## Text passage
____

Re: [RFC PATCH] fs: fsnotify: account fsnotify metadata to kmemcg

From: Yang Shi
Date: Tue Oct 24 2017 - 20:35:00 EST




On 10/23/17 10:42 PM, Amir Goldstein wrote:
On Tue, Oct 24, 2017 at 7:12 AM, Yang Shi <yang.s@xxxxxxxxxxxxxxx> wrote:


On 10/22/17 1:24 AM, Amir Goldstein wrote:

On Sat, Oct 21, 2017 at 12:07 AM, Yang Shi <yang.s@xxxxxxxxxxxxxxx> wrote:



On 10/19/17 8:14 PM, Amir Goldstein wrote:


On Fri, Oct 20, 2017 at 12:20 AM, Yang Shi <yang.s@xxxxxxxxxxxxxxx>
wrote:


We observed some misbehaved user applications might consume significant
amount of fsnotify slabs silently. It'd better to account those slabs
in
kmemcg so that we can get heads up before misbehaved applications use
too
much memory silently.



In what way do they misbehave? create a lot of marks? create a lot of
events?
Not reading events in their queue?



It looks both a lot marks and events. I'm not sure if it is the latter
case.
If I knew more about the details of the behavior, I would elaborated more
in
the commit log.


If you are not sure, do not refer to user application as "misbehaved".
Is updatedb(8) a misbehaved application because it produces a lot of
access
events?


Should be not. It sounds like our in-house applications. But, it is a sort
of blackbox to me.


If you know which process is "misbehaving" you can look at
ls -l /proc/<pid>/fd |grep notify
and see the anonymous inotify/fanotify file descriptors

then you can look at /proc/<pid>/fdinfo/<fd> file of those
file descriptors to learn more about the fanotify flags etc.

Thanks for the hints.


...



But I think there is another problem, not introduced by your change, but
could
be amplified because of it - when a non-permission event allocation fails,
the
event is silently dropped, AFAICT, with no indication to listener.
That seems like a bug to me, because there is a perfectly safe way to deal
with
event allocation failure - queue the overflow event.


I'm not sure if such issue could be amplified by the accounting since once
the usage exceeds the limit any following kmem allocation would fail. So, it
might fail at fsnotify event allocation, or other places, i.e. fork, open
syscall, etc. So, in most cases the generator even can't generate new event
any more.


To be clear, I did not mean that kmem limit would cause a storm of dropped
events. I meant if you have a listener outside memcp watching a single file
for access/modifications and you have many containers each with its own
limited memcg, then event drops probability goes to infinity as you run more
of those kmem limited containers with event producers.

The typical output from my LTP test is filesystem dcache allocation error or
fork error due to kmem limit is reached.

And that should be considered a success result of the test.

____

## Exercise data
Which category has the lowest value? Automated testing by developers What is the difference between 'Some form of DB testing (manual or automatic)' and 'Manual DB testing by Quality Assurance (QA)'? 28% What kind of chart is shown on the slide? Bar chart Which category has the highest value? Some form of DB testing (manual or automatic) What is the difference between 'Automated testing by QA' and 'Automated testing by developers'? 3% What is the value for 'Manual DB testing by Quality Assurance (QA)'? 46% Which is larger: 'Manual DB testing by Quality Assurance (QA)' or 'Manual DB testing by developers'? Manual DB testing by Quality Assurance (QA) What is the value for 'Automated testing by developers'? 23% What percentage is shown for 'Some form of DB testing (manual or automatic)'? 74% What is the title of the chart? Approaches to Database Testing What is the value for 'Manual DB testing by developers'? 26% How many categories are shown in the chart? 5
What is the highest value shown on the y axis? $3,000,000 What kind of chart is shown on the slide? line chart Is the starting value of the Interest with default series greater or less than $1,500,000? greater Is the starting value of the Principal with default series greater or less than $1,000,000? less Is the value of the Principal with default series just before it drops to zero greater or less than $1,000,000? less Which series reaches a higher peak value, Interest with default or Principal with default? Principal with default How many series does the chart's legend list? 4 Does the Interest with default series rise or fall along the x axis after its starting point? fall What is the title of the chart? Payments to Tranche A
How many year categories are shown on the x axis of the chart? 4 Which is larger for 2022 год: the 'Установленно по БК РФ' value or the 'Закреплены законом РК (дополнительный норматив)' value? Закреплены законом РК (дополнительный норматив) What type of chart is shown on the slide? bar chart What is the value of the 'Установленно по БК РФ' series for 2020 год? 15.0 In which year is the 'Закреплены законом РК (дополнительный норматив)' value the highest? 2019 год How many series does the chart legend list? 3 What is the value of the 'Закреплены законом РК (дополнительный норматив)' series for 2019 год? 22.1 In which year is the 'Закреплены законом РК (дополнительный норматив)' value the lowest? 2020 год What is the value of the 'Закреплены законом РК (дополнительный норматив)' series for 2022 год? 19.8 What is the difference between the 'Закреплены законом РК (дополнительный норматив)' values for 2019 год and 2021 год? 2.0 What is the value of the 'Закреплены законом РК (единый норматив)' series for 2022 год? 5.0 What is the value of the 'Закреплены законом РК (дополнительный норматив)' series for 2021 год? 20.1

____

## What you need to do
a) In the fsnotify thread, what is the typical output from the LTP test?
b) Translate this sentence from the fsnotify thread into Spanish: "And that should be considered a success result of the test."
c) Copy out the fsnotify thread from "But I think" up to and including "indication to listener.".
The listing has nothing to do with the fsnotify thread.

## Task-by-task answers
a) A filesystem dcache allocation error or a fork error, because the kmem limit is reached.

b) Y eso debería considerarse un resultado exitoso de la prueba.

c)
But I think there is another problem, not introduced by your change, but
could
be amplified because of it - when a non-permission event allocation fails,
the
event is silently dropped, AFAICT, with no indication to listener.